Data entries:

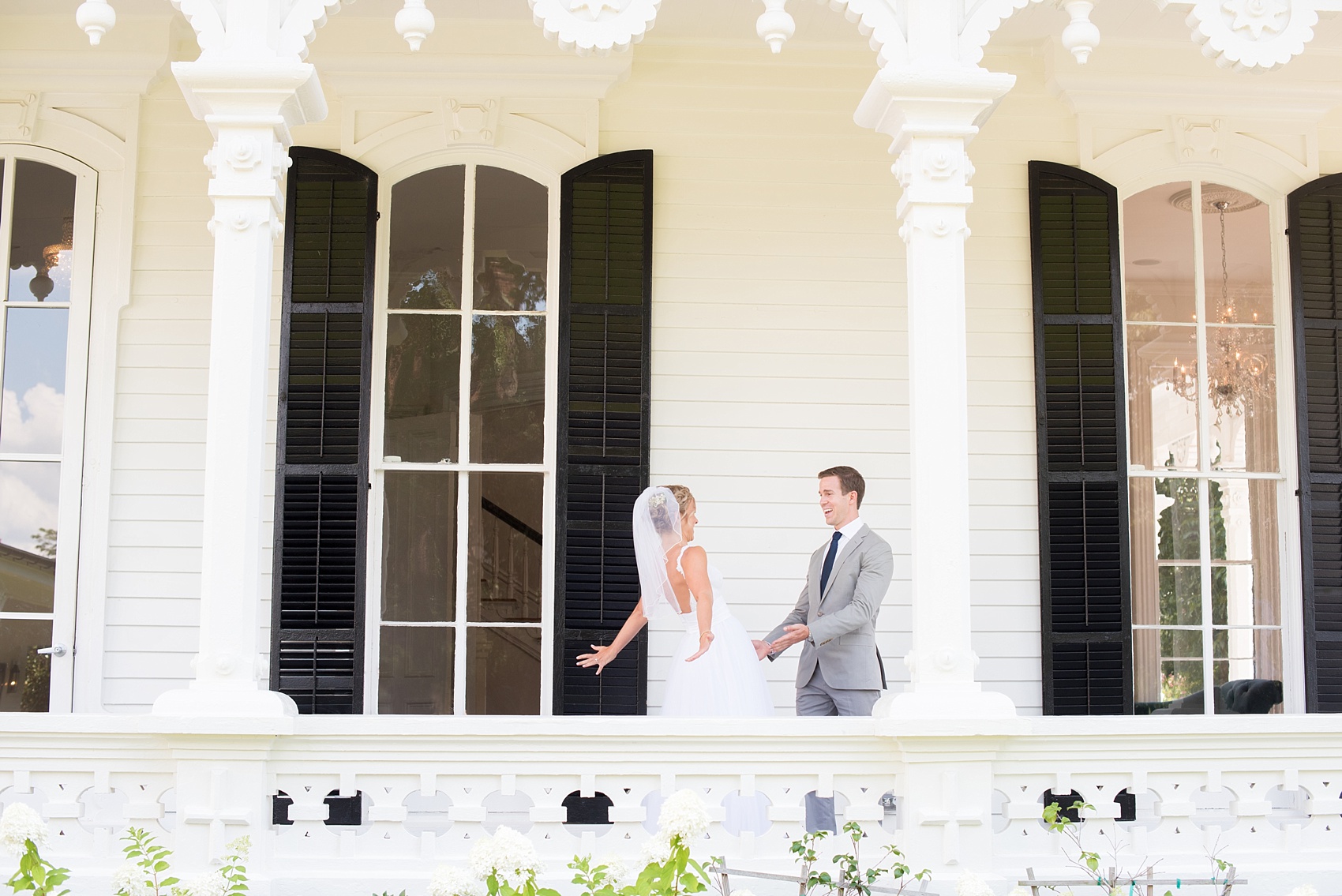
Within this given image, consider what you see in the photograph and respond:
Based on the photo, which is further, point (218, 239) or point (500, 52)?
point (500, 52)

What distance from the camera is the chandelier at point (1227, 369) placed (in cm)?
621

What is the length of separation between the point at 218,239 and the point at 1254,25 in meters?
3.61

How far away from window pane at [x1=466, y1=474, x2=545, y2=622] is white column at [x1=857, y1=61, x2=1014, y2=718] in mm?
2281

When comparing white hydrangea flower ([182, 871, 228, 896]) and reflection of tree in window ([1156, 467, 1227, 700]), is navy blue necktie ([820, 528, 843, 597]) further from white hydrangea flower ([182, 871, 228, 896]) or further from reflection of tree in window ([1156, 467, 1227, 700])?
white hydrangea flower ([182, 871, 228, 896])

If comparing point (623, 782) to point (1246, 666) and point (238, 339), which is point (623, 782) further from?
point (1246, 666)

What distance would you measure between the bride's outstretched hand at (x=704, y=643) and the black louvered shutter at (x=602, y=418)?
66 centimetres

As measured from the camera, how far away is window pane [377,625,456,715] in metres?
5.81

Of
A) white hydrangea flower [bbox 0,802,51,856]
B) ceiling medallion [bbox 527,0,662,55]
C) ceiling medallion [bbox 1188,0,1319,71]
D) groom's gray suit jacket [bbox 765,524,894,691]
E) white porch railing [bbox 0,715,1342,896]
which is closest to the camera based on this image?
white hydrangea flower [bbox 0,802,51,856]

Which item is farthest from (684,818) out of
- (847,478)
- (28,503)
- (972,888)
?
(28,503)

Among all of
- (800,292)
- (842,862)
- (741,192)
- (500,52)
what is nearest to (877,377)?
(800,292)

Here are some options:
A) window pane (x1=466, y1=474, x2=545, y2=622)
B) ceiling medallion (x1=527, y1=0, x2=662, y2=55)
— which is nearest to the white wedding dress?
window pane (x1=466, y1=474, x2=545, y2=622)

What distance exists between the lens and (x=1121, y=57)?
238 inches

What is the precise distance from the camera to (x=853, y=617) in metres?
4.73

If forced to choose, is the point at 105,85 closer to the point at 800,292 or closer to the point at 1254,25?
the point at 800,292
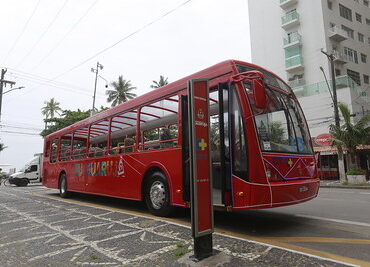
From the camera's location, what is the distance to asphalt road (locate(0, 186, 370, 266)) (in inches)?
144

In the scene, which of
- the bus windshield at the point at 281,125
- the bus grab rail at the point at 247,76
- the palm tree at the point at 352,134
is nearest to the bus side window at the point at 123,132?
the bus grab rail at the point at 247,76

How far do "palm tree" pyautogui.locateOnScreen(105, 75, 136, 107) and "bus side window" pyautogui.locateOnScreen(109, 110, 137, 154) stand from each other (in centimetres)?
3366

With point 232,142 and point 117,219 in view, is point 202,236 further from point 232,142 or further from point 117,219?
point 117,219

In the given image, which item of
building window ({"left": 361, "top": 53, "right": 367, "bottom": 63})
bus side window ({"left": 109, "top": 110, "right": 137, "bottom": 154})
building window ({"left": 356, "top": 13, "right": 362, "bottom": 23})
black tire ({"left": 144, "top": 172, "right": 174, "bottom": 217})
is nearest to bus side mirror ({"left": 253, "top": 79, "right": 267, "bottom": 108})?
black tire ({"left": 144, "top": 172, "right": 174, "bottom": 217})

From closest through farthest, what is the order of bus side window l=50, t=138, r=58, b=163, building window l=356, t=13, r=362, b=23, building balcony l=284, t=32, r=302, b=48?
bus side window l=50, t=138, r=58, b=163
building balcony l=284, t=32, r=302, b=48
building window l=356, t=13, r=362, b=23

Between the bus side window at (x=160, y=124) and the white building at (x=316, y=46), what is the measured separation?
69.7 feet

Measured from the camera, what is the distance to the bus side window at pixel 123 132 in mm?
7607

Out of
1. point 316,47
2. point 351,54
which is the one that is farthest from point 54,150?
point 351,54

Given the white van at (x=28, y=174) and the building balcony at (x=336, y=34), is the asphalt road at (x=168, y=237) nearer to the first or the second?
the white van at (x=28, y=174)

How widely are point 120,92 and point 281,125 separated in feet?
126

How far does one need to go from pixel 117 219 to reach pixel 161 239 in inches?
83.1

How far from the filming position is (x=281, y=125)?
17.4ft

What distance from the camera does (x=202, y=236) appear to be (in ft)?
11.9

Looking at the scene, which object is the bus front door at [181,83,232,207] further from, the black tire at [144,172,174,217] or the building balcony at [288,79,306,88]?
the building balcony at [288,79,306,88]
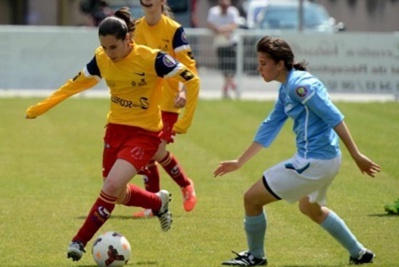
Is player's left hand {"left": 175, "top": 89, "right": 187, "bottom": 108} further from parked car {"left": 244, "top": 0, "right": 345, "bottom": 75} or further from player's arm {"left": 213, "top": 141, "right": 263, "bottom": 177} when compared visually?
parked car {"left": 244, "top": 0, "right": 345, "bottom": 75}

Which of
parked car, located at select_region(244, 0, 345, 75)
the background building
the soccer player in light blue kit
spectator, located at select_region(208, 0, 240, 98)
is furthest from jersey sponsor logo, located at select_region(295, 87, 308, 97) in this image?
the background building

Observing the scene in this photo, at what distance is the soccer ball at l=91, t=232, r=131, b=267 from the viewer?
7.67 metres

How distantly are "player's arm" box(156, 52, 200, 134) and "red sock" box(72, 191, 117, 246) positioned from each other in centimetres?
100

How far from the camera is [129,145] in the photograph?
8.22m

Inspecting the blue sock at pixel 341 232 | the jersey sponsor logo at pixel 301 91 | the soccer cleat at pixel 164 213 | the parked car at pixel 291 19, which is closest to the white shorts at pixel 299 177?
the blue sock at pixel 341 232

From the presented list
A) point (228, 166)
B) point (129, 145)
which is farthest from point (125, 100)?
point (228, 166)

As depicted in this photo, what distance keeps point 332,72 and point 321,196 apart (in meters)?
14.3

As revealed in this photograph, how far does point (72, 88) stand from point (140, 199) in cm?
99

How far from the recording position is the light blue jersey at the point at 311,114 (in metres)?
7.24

What needs to be done:
Make an exact copy of the records above, with the pictures left out.

Output:
Within this given image, consider what you see in the photograph and respond:
Based on the photo, which is further, point (218, 239) or point (500, 52)?
point (500, 52)

What distance from the camera is the chandelier at point (1227, 369) placed (in cm)?
621

What is the length of separation between the point at 218,239 and the point at 1254,25 in meters?
3.61

How far away from window pane at [x1=466, y1=474, x2=545, y2=622] is white column at [x1=857, y1=61, x2=1014, y2=718] in mm?
2281

When comparing white hydrangea flower ([182, 871, 228, 896]) and reflection of tree in window ([1156, 467, 1227, 700]), is navy blue necktie ([820, 528, 843, 597]) further from white hydrangea flower ([182, 871, 228, 896]) or further from reflection of tree in window ([1156, 467, 1227, 700])?
white hydrangea flower ([182, 871, 228, 896])

If comparing point (623, 782) to point (1246, 666) and point (238, 339), which is point (623, 782) further from?
point (1246, 666)

What distance would you measure between the bride's outstretched hand at (x=704, y=643) and the black louvered shutter at (x=602, y=418)?
66 centimetres

As measured from the camera, how far away is window pane [377,625,456,715] in metres?
5.81

Of
A) white hydrangea flower [bbox 0,802,51,856]
B) ceiling medallion [bbox 527,0,662,55]
C) ceiling medallion [bbox 1188,0,1319,71]
D) groom's gray suit jacket [bbox 765,524,894,691]
E) white porch railing [bbox 0,715,1342,896]
which is closest to the camera based on this image?
white hydrangea flower [bbox 0,802,51,856]

Which item is farthest from (684,818) out of
- (847,478)
- (28,503)
- (972,888)
?
(28,503)

Among all of
- (800,292)
- (842,862)
- (741,192)
- (500,52)
what is nearest to (877,377)?
(800,292)

Here are some options:
A) window pane (x1=466, y1=474, x2=545, y2=622)
B) ceiling medallion (x1=527, y1=0, x2=662, y2=55)
— which is nearest to the white wedding dress?
window pane (x1=466, y1=474, x2=545, y2=622)

What distance exists between the lens and (x=1121, y=57)?
238 inches

What is the precise distance from the camera to (x=853, y=617) in metres?
4.73

If forced to choose, is the point at 105,85 closer to the point at 800,292 or closer to the point at 1254,25?
the point at 800,292
From the camera's location, what is the distance to asphalt road (locate(0, 186, 370, 266)) (in inches)?
144

In the scene, which of
- the bus windshield at the point at 281,125
- the bus grab rail at the point at 247,76
- the palm tree at the point at 352,134
is nearest to the bus side window at the point at 123,132?
the bus grab rail at the point at 247,76

How far do "palm tree" pyautogui.locateOnScreen(105, 75, 136, 107) and "bus side window" pyautogui.locateOnScreen(109, 110, 137, 154) stand from each other (in centimetres)?
3366

With point 232,142 and point 117,219 in view, is point 202,236 further from point 232,142 or further from point 117,219?
point 117,219

In the given image, which item of
building window ({"left": 361, "top": 53, "right": 367, "bottom": 63})
bus side window ({"left": 109, "top": 110, "right": 137, "bottom": 154})
building window ({"left": 356, "top": 13, "right": 362, "bottom": 23})
black tire ({"left": 144, "top": 172, "right": 174, "bottom": 217})
is nearest to bus side mirror ({"left": 253, "top": 79, "right": 267, "bottom": 108})?
black tire ({"left": 144, "top": 172, "right": 174, "bottom": 217})

From closest through farthest, what is the order of bus side window l=50, t=138, r=58, b=163, building window l=356, t=13, r=362, b=23, building balcony l=284, t=32, r=302, b=48?
bus side window l=50, t=138, r=58, b=163
building balcony l=284, t=32, r=302, b=48
building window l=356, t=13, r=362, b=23

Between the bus side window at (x=160, y=124) and the white building at (x=316, y=46), what is the measured separation?
69.7 feet

Measured from the camera, what is the distance to the bus side window at pixel 123 132 in mm?
7607

Out of
1. point 316,47
2. point 351,54
which is the one that is farthest from point 54,150?
point 351,54

Given the white van at (x=28, y=174) and the building balcony at (x=336, y=34), is the asphalt road at (x=168, y=237) nearer to the first or the second?
the white van at (x=28, y=174)

How widely are point 120,92 and point 281,125 separated in feet?
126

How far does one need to go from pixel 117 219 to reach pixel 161 239 in inches?
83.1

How far from the filming position is (x=281, y=125)?
17.4ft

What distance from the camera does (x=202, y=236) appear to be (in ft)?
11.9

Looking at the scene, which object is the bus front door at [181,83,232,207] further from, the black tire at [144,172,174,217] or the building balcony at [288,79,306,88]?
the building balcony at [288,79,306,88]
Is player's left hand {"left": 175, "top": 89, "right": 187, "bottom": 108} further from parked car {"left": 244, "top": 0, "right": 345, "bottom": 75} or further from player's arm {"left": 213, "top": 141, "right": 263, "bottom": 177} when compared visually?
parked car {"left": 244, "top": 0, "right": 345, "bottom": 75}

Which of
parked car, located at select_region(244, 0, 345, 75)
the background building
the soccer player in light blue kit
spectator, located at select_region(208, 0, 240, 98)
is furthest from jersey sponsor logo, located at select_region(295, 87, 308, 97) in this image?
the background building

Observing the scene in this photo, at what distance is the soccer ball at l=91, t=232, r=131, b=267 from the viewer?
7.67 metres

How distantly are "player's arm" box(156, 52, 200, 134) and "red sock" box(72, 191, 117, 246) positioned from each other in centimetres?
100

How far from the camera is [129,145] in the photograph?
8.22m

Inspecting the blue sock at pixel 341 232 | the jersey sponsor logo at pixel 301 91 | the soccer cleat at pixel 164 213 | the parked car at pixel 291 19, which is closest to the white shorts at pixel 299 177?
the blue sock at pixel 341 232

From the presented list
A) point (228, 166)
B) point (129, 145)
which is farthest from point (125, 100)?
point (228, 166)

As depicted in this photo, what distance keeps point 332,72 and point 321,196 apart (in meters)?
14.3

As revealed in this photograph, how far does point (72, 88) stand from point (140, 199) in cm?
99

How far from the recording position is the light blue jersey at the point at 311,114 (in metres)?
7.24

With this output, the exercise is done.